More often than not, my eating behaviour appears to be driven by that pesky impulse in the brain, the one that says “go on, go get some.” And from the brain, to the mouth, the sensory pleasure of the moment, and I’m all tongue – overloaded with taste and texture. And then the urge again, for more, to keep going, to remain in the pleasure, to maintain the high. Impulse in the brain, food in the mouth. Where has the rest of me gone?
Where’s my oesophagus, gently squeezing the food down into the stomach? Where’s the belly, and how packed does it feel? Where are my lungs, throat, heart, in all of this?
The trouble with being driven by habit is that our unconscious pathways are so incredibly fast and efficient, that the rest of us doesn’t get a look in. We must choose to slow down if we want the rest of the body to join us. We must invite some more players to the table. You’re eating anyway, so why not get curious about the sensations that arise in different parts of your body?
And I can guarantee, that when heart, throat, lungs and stomach get involved, they protest. The sensations speak to me: I don’t want this much. I can’t do it this fast. I need a more comfortable position for this – sit up please. This isn’t warm enough. It’s not fresh enough. I’m still working on the last meal you gave me. I’m dry.
This is exactly why we don’t want the whole body to get involved. We know the wisdom that lies there. We want our fix, and we don’t want it spoiled by the killjoy belly, who’s telling us to leave the food well alone. And in that realisation, we have a conflict. The part of us that wants to eat. The part of us that doesn’t. How do we resolve this separation? How do we create a unified whole?
We dance. We feel. We push and pull in all directions, noticing all the time. The brain. The tongue. The belly. The throat. The heart. The breath. There is no right or wrong way, no correct answer. We invite the different parts of ourselves to come together. Tongue and teeth, can you chew this a little more slowly, make this a bit easier for the belly to handle? Breath, can you deepen and lengthen, bring a bit of space into my impulsive urges? Belly, can we create some space here, sit up, loosen up, allow things to flow? Heart, can you find some kindness for me – however and whatever I eat, can you love and care for me?

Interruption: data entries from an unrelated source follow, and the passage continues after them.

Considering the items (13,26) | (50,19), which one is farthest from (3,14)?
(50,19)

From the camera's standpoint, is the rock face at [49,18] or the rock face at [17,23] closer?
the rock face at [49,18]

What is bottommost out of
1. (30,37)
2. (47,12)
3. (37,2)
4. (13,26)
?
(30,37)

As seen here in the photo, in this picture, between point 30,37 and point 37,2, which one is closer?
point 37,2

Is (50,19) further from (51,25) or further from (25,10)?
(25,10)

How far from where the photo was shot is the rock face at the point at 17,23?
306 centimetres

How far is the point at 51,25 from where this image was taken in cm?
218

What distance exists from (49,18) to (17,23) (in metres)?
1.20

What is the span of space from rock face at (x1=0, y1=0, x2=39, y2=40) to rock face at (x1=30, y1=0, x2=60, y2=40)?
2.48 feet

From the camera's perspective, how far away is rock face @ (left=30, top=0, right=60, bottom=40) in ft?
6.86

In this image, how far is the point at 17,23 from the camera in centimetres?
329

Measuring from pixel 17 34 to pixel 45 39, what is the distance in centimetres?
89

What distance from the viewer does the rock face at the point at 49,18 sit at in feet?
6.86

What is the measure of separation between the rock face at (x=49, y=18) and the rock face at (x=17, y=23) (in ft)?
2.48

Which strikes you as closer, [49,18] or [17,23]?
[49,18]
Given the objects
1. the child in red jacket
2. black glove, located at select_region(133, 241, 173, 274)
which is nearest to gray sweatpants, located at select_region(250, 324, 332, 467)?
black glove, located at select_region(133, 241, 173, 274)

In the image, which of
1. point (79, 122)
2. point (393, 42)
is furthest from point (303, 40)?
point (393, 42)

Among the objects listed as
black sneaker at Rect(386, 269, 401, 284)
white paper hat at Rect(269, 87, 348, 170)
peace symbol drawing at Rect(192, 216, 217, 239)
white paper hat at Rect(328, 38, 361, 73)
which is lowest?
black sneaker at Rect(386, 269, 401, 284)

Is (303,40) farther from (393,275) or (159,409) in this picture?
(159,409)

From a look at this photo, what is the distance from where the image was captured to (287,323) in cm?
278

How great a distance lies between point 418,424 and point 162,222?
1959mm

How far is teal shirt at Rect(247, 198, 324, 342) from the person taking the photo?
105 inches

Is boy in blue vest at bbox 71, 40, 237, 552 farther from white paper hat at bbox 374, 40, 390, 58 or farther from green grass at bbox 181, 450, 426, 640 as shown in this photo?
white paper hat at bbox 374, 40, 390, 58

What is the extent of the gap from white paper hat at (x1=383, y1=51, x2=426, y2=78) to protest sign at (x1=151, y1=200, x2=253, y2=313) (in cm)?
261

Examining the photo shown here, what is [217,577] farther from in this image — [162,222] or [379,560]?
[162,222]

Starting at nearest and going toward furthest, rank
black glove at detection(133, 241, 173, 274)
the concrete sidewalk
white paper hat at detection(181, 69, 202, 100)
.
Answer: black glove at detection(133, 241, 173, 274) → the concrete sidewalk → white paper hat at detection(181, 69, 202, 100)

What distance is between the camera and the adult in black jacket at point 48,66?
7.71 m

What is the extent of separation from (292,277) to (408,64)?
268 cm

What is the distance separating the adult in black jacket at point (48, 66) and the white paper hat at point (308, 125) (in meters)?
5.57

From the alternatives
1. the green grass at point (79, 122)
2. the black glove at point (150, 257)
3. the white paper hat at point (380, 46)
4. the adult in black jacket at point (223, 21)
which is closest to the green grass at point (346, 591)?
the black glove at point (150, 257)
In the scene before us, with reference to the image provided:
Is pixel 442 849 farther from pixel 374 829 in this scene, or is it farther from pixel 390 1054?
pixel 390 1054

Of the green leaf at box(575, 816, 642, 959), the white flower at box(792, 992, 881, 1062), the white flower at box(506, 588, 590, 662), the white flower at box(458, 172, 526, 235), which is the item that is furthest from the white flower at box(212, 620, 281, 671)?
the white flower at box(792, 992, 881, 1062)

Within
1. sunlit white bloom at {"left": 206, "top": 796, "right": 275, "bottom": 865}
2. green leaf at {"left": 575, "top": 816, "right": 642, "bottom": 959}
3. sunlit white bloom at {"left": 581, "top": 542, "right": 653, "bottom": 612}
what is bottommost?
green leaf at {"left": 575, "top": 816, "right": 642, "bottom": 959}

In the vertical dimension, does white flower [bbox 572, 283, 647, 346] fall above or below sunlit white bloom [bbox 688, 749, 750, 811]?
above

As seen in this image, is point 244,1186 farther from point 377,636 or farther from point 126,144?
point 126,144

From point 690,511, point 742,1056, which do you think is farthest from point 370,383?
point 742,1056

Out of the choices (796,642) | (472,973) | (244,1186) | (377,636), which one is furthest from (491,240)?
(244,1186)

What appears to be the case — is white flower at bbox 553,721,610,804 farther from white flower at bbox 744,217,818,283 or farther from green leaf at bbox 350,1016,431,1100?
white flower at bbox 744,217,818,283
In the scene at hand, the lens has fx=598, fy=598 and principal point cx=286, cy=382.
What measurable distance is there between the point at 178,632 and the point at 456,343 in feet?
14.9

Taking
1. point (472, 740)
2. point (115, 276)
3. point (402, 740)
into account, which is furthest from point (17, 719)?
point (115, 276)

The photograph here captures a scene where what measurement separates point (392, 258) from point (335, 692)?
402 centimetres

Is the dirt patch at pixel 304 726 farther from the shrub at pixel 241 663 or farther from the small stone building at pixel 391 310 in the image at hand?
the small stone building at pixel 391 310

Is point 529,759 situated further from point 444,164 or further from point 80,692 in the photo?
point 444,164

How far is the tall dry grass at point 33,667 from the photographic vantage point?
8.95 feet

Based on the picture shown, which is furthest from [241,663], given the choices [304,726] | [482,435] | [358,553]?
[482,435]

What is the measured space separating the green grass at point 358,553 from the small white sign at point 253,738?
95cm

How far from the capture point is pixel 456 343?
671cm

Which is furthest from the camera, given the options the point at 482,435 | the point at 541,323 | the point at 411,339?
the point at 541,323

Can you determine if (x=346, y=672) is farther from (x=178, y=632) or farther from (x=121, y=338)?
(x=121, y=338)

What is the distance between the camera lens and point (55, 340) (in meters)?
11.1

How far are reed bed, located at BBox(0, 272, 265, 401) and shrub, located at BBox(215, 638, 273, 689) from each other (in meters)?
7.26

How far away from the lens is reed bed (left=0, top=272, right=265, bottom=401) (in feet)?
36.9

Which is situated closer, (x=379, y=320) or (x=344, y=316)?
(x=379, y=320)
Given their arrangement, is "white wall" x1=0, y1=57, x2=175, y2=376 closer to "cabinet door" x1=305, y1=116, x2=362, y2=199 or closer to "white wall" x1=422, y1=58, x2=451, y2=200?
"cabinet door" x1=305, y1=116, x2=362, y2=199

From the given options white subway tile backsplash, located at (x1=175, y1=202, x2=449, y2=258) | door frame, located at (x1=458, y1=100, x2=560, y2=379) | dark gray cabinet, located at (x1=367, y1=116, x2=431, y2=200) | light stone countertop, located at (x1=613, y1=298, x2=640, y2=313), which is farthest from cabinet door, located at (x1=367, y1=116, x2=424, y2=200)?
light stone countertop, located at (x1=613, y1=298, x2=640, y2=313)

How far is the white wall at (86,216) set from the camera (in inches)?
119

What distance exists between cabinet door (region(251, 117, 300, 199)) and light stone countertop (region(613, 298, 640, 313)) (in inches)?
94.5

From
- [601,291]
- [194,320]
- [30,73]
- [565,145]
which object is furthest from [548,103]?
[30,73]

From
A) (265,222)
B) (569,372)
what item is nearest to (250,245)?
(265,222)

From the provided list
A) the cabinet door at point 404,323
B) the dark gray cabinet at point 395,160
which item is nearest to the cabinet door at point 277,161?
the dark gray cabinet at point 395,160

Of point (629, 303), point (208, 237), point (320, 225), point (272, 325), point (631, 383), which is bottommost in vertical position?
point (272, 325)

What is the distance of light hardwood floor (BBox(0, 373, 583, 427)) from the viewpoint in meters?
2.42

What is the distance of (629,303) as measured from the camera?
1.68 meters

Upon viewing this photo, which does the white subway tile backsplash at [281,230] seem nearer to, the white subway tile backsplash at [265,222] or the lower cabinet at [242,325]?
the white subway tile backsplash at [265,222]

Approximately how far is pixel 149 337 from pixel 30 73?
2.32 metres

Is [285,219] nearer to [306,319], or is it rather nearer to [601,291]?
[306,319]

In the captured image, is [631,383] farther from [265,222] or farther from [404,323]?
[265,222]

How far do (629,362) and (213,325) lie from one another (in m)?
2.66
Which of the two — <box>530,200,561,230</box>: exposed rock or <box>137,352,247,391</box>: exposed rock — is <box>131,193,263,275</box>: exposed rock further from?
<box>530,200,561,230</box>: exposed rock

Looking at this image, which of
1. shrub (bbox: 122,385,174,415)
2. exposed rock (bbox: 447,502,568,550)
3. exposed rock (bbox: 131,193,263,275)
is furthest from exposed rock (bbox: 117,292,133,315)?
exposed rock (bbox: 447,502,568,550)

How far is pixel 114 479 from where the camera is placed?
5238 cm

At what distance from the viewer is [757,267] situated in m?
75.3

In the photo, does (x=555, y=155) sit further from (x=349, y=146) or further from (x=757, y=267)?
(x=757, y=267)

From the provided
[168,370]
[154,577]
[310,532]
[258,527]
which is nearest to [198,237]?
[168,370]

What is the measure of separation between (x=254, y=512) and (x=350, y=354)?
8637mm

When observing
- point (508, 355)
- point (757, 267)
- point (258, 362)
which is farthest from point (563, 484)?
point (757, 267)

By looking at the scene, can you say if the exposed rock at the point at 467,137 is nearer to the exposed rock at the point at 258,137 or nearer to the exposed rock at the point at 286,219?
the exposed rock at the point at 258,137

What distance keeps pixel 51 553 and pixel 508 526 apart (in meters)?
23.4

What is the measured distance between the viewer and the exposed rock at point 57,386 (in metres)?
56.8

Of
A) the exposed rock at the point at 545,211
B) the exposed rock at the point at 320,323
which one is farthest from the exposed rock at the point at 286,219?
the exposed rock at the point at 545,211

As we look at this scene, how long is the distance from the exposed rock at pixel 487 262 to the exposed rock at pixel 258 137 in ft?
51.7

And you’ll find a middle way, in there somewhere. Maybe you overate, but a bit less frantically. Maybe you felt guilty, but you chose forgiveness. Maybe your belly felt uncomfortably full, but you laid yourself down, breathed, and found space and softness again. You danced back and forth, between comfort and discomfort, and found that you had an infinite power to bring yourself back to ease, to forgiveness, to the wisdom of the sensations in your body.
The body’s capacity to heal is immense. It will forgive you. All you have to do is come back, time and again, to your wholeness. To feel the places that haven’t been felt. That is your yoga. Eating what you need is your yoga.